Postoperatif sarılıkta hastada tedavi gerektirilen düzeltilebilir bir neden olup olmadığı belirlenmelidir. Bu özellikle sepsis (karaciğer fonksiyonundan azalma bazen erken bir belirti olabilir), safra kanalını tıkayan lezyonlar ve postoperatif kolesistit için doğrudur. Karaciğer fonksiyon testleri sebebi belirlemede yararlı değildir ve genellikle hastalığın şiddetini yansıtmaz. Karaciğer biyopsisi, ultrason, CT taramaları ve transhepatik yada endoskopik retrograd kolanjiogramlar muhtemel teşhisleri ortaya koyabilecek tetkiklerdir.

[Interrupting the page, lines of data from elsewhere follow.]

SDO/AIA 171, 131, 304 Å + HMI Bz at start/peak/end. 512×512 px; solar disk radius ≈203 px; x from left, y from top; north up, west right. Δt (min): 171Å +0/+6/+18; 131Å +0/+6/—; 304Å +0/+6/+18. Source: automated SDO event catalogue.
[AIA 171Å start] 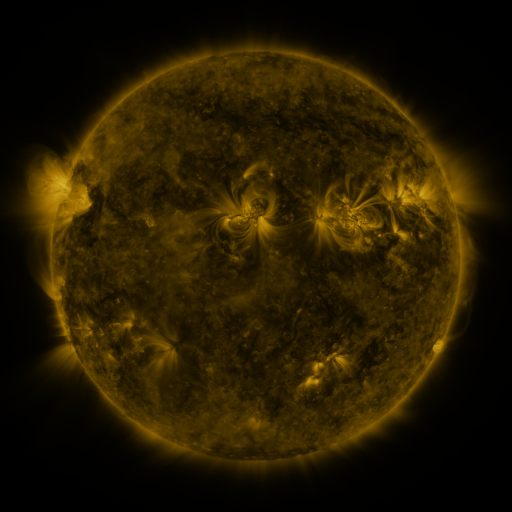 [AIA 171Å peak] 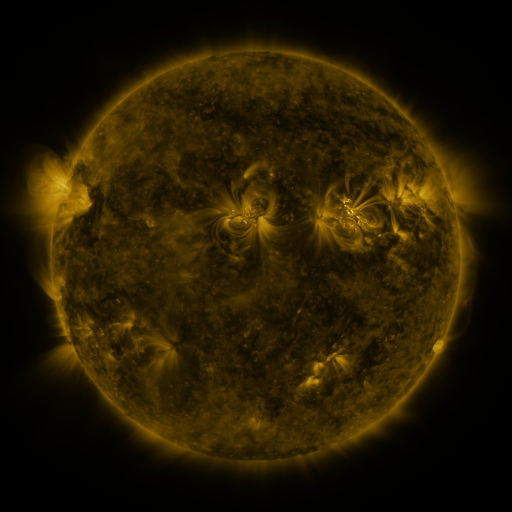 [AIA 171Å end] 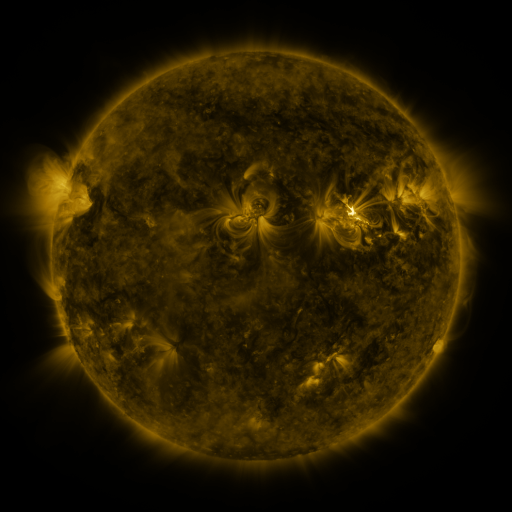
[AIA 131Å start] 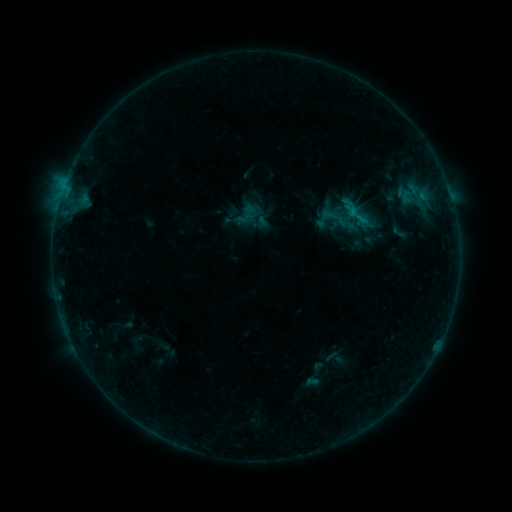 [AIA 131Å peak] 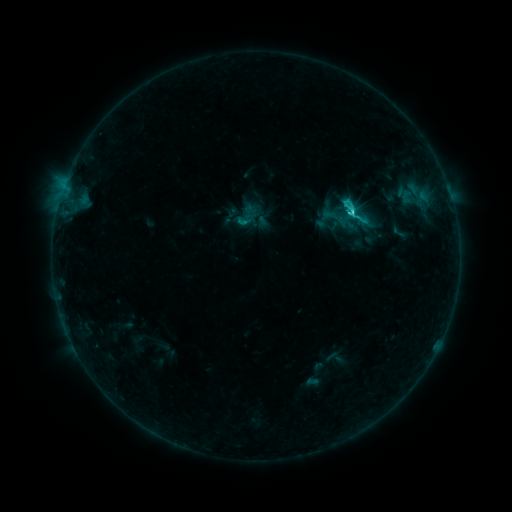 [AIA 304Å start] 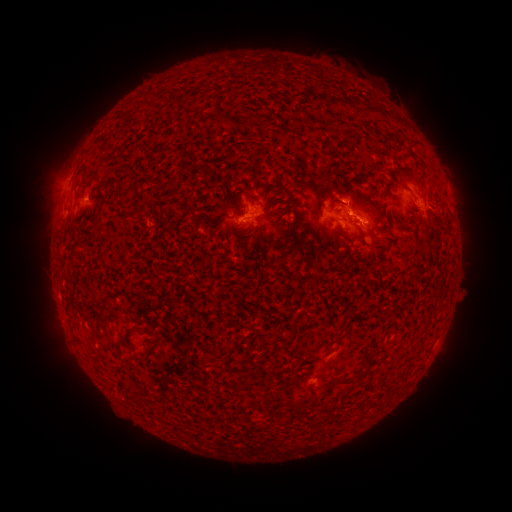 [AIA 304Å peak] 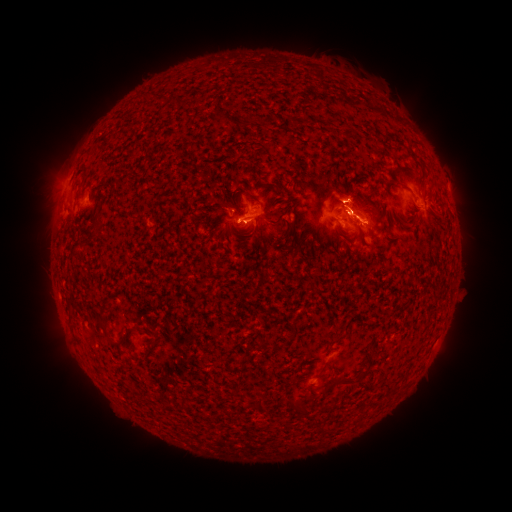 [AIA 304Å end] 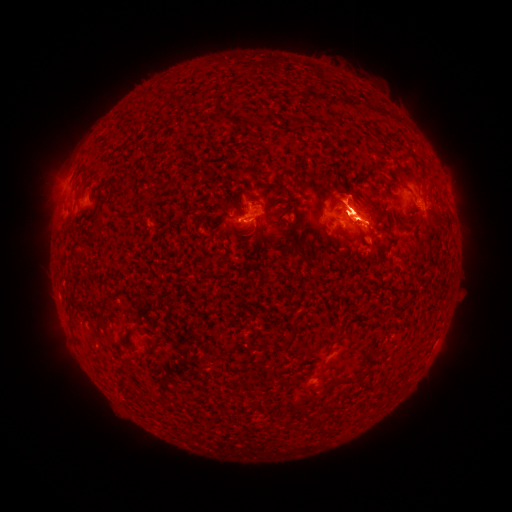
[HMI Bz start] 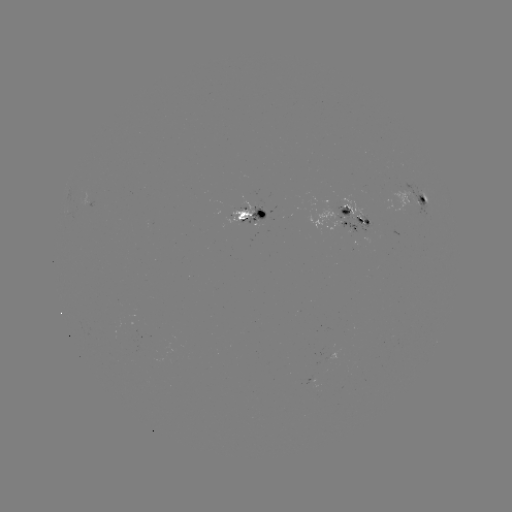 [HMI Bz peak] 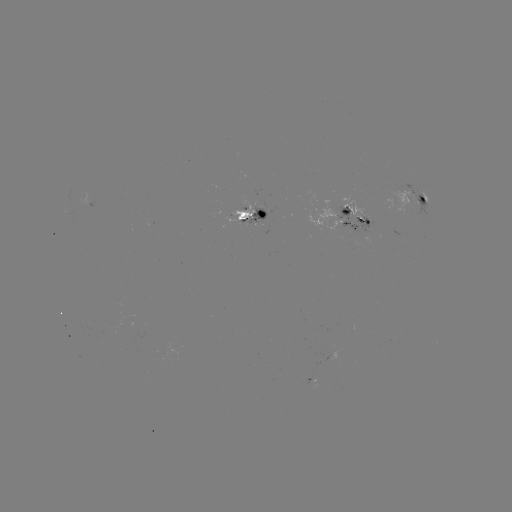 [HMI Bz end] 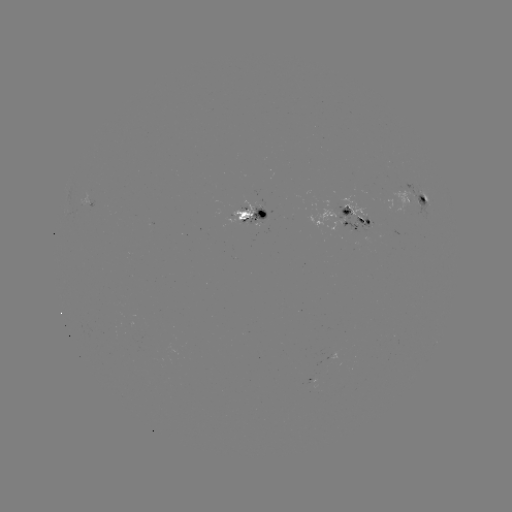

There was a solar eruption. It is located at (349, 197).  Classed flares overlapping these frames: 1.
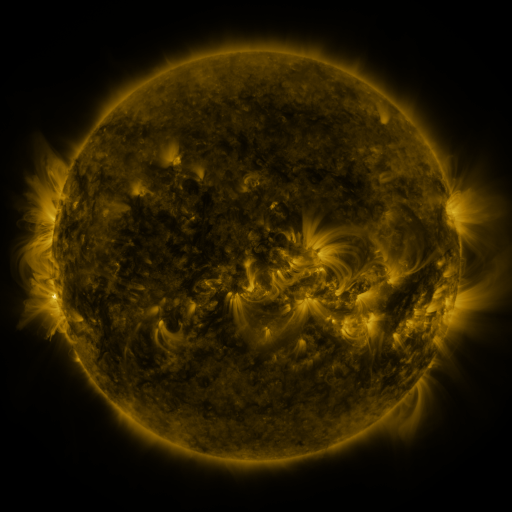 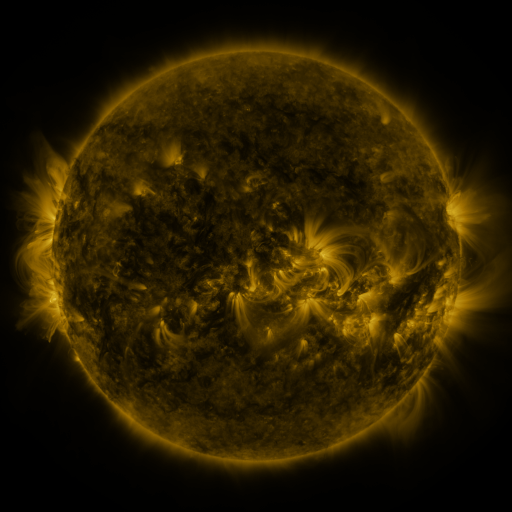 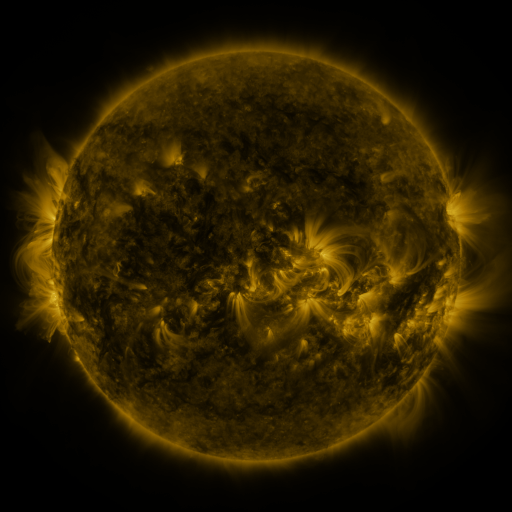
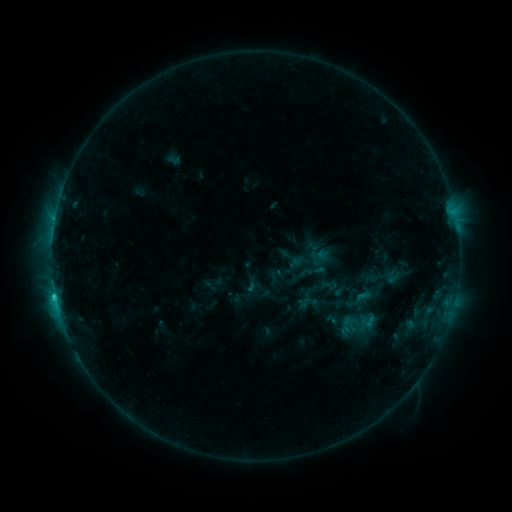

Bu böbrek fonksiyonları bozuk olan hastalarda böbrek yetmezliği gelişebileceğinden yakından izlenmelidir.

ÜRİNER KOMPLİKASYONLAR

Postoperatif idrar çıkartamaması özellikle pelvik ve perianal operasyonlar yada spinal anestezi altında yapılan ameliyatlardan sonra sık rastlanan bir durumdur. Normal kapasitesi olan 500 mL aşıldıktan sonra mesane kontrakte olup kendini boşaltamayabilir. 4-5 saat yada daha fazla süren uzun ameliyatlar esnasında idrar birikmesine bağlı aşın distansiyon veya bol miktarda sıvı verilmesinden sıvı kısıtlaması yada daha iyisi profilaktik mesane kataterizasyonu yapılarak kaçınılmalıdır. Hasta ameliyattan sonra mümkün olduğu kadar erken miksiyon için cesaretlendirilmelidir. Abdominoperineal rezeksiyonda sakral pleksusun travmatize olması mesane fonksiyonunu yeterince bozduğundan devamlı katater 7-10 gün yerinde bırakılır. İnguinal hernili hastalarda prostat hipertrofisi nedeniyle miksiyon güçlüğü varsa herniden önce prostatları tedavi edilmelidir.

Akut üriner retansiyonun tedavisi kateterizasyondur. Uzun süreli dekompresyonu gerektiren faktörler mevcut değilse (örneğin 1000 mL veya daha fazla idrar olması) kateter çıkartılabilir.